Esse cansaço entre as pessoas que fumaram por muitos anos tem nome: Doença Pulmonar Obstrutiva Crônica ou DPOC. Segundo a pneumologista Helen Coutinho, é uma inflamação que dificulta a respiração e piora com o tempo. Mais conhecida como enfisema pulmonar associado a bronquite crônica.

"É uma doença muito subdiagnosticada. No Brasil a gente tem mais de 70% dos pacientes são portadores, convivem com a DPOC e não tem diagnóstico. Então esse paciente já vem com o pior prognóstico, a gente vai iniciar uma terapia com a doença que já evoluiu".
 

O Ministério da Saúde publicou novas regras de atendimento para tentar diminuir os casos graves, internações e mortes. Em 2024, o SUS fez quase 22 milhões de atendimentos por Doença Pulmonar Obstrutiva Crônica, oito vezes mais que em 2015, início da série histórica.

A ideia é que com as novas diretrizes mais testes sejam realizados e mais pacientes sejam precocemente diagnosticados. Desse jeito o tratamento também pode começar antes que a doença se agrave e comprometa ainda mais a função do pulmão.

O protocolo também prevê o uso e a distribuição gratuita de um novo tipo de bombinha, que combina 3 medicamentos - como explica o médico da Sociedade Brasileira de Pneumologia e Tisiologia, Roberto Stirbulov.

"Hoje o que há de mais moderno para o tratamento da DPOC. É o que a gente chama de tripla terapia e o SUS incorporou a tripla terapia no mesmo dispositivo".
 

O secretário de atenção especial do Ministério da Saúde, Mozart Salles, diz que é mais fácil de usar - e, por isso, mais eficaz.

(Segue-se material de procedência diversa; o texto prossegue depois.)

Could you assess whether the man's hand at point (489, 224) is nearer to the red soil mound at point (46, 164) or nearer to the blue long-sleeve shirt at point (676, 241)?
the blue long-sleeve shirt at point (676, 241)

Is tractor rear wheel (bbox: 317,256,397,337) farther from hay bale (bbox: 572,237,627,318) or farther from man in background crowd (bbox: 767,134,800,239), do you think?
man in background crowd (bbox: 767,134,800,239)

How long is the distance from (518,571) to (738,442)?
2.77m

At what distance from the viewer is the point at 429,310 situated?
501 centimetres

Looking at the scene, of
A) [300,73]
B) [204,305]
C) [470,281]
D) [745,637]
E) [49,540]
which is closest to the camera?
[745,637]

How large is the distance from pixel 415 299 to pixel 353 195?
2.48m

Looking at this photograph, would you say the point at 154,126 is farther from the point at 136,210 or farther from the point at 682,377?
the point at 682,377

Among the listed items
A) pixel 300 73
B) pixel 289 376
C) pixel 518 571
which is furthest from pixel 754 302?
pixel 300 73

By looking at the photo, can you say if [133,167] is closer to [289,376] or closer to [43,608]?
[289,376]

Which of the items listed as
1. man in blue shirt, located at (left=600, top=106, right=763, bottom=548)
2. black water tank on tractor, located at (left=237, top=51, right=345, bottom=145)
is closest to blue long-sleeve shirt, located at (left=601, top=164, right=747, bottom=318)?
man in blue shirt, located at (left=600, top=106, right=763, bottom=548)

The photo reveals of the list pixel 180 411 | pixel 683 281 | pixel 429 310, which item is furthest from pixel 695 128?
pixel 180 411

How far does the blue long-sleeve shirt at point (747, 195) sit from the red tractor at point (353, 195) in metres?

"Consegue controlar a doença porque consegue impedir o seu progresso de maneira demasiada. Então a gente tá muito otimista de que esse novo protocolo vai gerar uma adesão expressiva".
 

O tratamento é para vida toda e para dar certo, é claro, precisa parar de fumar.

"Meu pai teve e enfisema pulmonar, morreu de enfisema pulmonar. Ele não conseguiu parar. Mas eu graças a deus consegui parar", diz Dona Áurea.